● TASK STATEMENT
After locating "[CHRONOXIN PATENT]" in the listing below, copy that line and each one after it exactly, ending with the line that has "Weight – 0.5 gm".

++++ SOURCE DATA ++++

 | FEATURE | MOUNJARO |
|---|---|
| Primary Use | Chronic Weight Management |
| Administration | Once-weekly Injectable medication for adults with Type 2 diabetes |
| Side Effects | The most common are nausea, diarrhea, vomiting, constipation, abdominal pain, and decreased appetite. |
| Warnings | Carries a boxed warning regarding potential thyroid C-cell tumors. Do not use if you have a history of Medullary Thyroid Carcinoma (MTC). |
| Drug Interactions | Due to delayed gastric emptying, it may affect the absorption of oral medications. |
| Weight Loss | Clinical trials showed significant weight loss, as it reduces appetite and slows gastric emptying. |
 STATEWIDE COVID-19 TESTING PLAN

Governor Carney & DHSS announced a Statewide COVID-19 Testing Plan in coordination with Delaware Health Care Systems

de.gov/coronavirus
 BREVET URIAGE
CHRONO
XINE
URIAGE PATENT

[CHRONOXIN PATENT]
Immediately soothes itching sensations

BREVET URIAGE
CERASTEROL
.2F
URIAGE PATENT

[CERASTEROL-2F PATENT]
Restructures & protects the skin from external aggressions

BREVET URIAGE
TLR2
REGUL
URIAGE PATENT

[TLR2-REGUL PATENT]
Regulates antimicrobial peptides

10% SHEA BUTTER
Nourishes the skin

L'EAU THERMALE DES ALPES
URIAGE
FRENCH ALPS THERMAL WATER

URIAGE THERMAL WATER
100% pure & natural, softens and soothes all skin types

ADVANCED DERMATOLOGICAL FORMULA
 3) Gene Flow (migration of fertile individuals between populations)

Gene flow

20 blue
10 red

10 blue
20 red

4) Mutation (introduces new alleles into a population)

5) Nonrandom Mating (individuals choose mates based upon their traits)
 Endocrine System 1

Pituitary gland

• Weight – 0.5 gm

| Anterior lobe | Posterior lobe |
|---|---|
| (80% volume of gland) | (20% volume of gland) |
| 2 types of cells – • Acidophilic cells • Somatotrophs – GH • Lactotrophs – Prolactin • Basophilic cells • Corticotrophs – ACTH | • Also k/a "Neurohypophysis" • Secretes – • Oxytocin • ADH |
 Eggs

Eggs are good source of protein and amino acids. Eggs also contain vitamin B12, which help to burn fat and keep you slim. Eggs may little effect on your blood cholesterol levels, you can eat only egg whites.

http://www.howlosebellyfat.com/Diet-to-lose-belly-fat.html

++++

● RESPONSE
[CHRONOXIN PATENT]
Immediately soothes itching sensations

BREVET URIAGE
CERASTEROL
.2F
URIAGE PATENT

[CERASTEROL-2F PATENT]
Restructures & protects the skin from external aggressions

BREVET URIAGE
TLR2
REGUL
URIAGE PATENT

[TLR2-REGUL PATENT]
Regulates antimicrobial peptides

10% SHEA BUTTER
Nourishes the skin

L'EAU THERMALE DES ALPES
URIAGE
FRENCH ALPS THERMAL WATER

URIAGE THERMAL WATER
100% pure & natural, softens and soothes all skin types

ADVANCED DERMATOLOGICAL FORMULA
 3) Gene Flow (migration of fertile individuals between populations)

Gene flow

20 blue
10 red

10 blue
20 red

4) Mutation (introduces new alleles into a population)

5) Nonrandom Mating (individuals choose mates based upon their traits)
 Endocrine System 1

Pituitary gland

• Weight – 0.5 gm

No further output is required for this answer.